The North Western of Uruguay Railway was one of the five original rail systems in Uruguay. The other four were the Midland Uruguay, the Central Uruguay, the Uruguay Northern, and the Uruguay East Coast Railway. The North Western of Uruguay Railway Company, Ltd. was registered In London in 1882.

The North Western system consisted of 113 miles of standard gauge railway, extending from Salto, the terminus of the Midland Uruguay Railway, in a general northerly direction to Palomas and then Isla Cabellos, where connections were made with the Uruguay Northern Railway, and Cuareim, opposite Barra do Quaraí, Brazil. Salto is opposite Concordia, Argentina, an important railway center located on the Entre Rios and Argentine North Eastern Railway lines, and some traffic was interchanged. At Cuareim, an international bridge was constructed and a third rail laid for connections with the Brazil Great Southern Railway, which ran from Quarahim, Brazil, northward. The North Western operated triweekly passenger-train service in both directions between Salto and Quarahim. Connections could be made with trains for Uruguaiana, Itaquy, and other points in southern Brazil. It served stations at Salto, Las Vinas, San Antonio, Stapevi, Palomas, Arapey, Santa Ana, Isla Cabellos, Zanja Honda, Santa Rosa, and Port Cuareim. Its major bridge traverses were over the Arapey Grande River, Lake Arapey, and Jacuy.

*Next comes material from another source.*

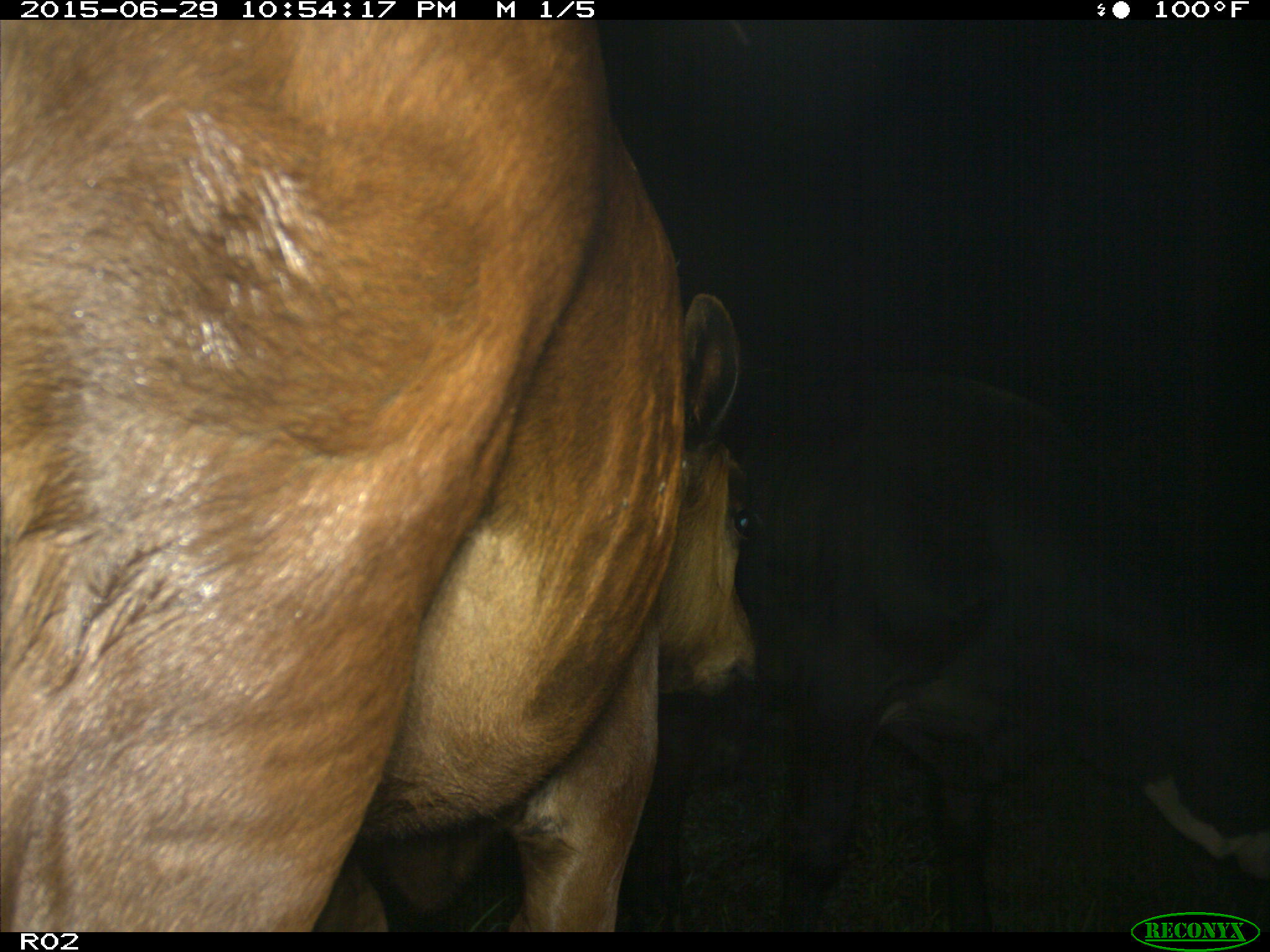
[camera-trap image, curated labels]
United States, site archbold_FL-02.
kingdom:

Less than a year after its founding, Railway News reported on June 16, 1883, that the company directors, in their report for the ten months during which they had held office, stated that, owing to the publication of an unfounded telegram arguing that a revolution had broken out in Uruguay, only £88,115 out of the £340,000 debentures for which they asked subscriptions were placed. The directors resolved to clear off, as far as possible, the liabilities which they had taken over from the North Western Railway of Monte Video Company, to put the existing line in good working order, and to proceed with the extension as far as Isla Cabellos (a station from which a large increase of traffic was expected), and, having thus given proofs to the Uruguayan Government that the company intended faithfully to carry out their agreement with them, to ask them to grant an extension of time for completing the railway to Santa Rosa. An application was made to the Government to give the company an eighteen months extension. Regarding the works upon the existing line, the railway superintendent reported that they are in good shape, and that an entirely new station, with the necessary goods and sheds was built at the Port of Salto, to take the place of the old terminus, which was inconveniently situated about 1 mi inland.

In 1936, the company owned 16 steam locomotives, nine coaches and 268 goods wagons.